● **Provided data**
::::::::::
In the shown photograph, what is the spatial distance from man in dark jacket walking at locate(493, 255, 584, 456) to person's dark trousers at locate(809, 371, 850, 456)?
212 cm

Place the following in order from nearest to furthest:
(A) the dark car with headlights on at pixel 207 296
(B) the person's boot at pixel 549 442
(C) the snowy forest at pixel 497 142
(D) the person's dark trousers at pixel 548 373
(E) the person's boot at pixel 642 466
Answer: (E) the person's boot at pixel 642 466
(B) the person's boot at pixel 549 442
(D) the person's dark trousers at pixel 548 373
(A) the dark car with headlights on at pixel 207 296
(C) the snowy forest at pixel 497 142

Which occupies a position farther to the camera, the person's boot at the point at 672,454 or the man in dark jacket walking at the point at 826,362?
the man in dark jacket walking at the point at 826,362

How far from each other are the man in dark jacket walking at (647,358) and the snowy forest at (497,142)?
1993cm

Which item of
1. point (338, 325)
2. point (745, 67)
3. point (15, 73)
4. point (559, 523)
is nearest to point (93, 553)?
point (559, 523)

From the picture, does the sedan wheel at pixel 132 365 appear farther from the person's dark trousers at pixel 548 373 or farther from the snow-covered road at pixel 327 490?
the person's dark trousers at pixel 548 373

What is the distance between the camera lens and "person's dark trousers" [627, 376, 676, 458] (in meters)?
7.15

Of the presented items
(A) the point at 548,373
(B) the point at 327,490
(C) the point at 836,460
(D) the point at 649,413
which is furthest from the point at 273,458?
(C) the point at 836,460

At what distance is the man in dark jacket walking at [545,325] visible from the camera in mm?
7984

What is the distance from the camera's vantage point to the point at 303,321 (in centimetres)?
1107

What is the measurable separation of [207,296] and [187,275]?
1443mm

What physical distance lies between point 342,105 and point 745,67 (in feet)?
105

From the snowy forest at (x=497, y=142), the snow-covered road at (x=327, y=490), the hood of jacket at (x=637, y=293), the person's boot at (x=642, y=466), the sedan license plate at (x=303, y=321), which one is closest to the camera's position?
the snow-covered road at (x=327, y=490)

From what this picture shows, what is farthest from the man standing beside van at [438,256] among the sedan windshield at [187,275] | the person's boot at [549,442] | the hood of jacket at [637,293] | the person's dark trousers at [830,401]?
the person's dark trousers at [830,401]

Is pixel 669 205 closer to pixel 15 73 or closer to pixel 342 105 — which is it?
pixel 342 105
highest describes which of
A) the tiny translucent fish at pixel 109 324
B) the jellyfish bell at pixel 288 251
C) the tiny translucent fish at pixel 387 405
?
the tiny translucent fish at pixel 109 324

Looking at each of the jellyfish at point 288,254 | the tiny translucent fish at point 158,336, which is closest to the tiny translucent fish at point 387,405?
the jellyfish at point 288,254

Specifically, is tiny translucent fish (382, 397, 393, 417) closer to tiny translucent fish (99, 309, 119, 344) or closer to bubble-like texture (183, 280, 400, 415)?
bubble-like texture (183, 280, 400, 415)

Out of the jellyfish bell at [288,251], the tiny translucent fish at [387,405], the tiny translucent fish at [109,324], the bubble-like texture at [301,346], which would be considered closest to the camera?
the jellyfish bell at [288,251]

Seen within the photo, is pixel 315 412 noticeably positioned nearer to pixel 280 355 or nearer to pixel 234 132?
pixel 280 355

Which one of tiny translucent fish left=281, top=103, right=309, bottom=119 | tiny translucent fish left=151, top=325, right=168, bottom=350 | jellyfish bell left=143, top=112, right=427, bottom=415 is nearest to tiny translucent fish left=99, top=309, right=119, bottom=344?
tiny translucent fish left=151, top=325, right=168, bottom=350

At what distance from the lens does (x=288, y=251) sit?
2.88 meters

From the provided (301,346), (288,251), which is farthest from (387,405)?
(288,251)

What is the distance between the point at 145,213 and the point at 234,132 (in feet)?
::::::::::
● **Given exercise**
From the line containing "Specifically, is tiny" down to the final line of the data, write out every line exactly; both the first and last of these belong in your answer, and nothing else does.

● **Response below**
Specifically, is tiny translucent fish (382, 397, 393, 417) closer to tiny translucent fish (99, 309, 119, 344) or closer to bubble-like texture (183, 280, 400, 415)?
bubble-like texture (183, 280, 400, 415)

Out of the jellyfish bell at [288,251], the tiny translucent fish at [387,405], the tiny translucent fish at [109,324], the bubble-like texture at [301,346], which would be considered closest to the camera?
the jellyfish bell at [288,251]

Seen within the photo, is pixel 315 412 noticeably positioned nearer to pixel 280 355 or nearer to pixel 234 132?
pixel 280 355

Which one of tiny translucent fish left=281, top=103, right=309, bottom=119 | tiny translucent fish left=151, top=325, right=168, bottom=350 | jellyfish bell left=143, top=112, right=427, bottom=415 is nearest to tiny translucent fish left=99, top=309, right=119, bottom=344?
tiny translucent fish left=151, top=325, right=168, bottom=350

At what distance from the lens does (x=288, y=251) sit?
2.88 meters

From the provided (301,346), (288,251), which is farthest from (387,405)?
(288,251)

What is the distance between the point at 145,213 and the point at 234,132 (in feet)?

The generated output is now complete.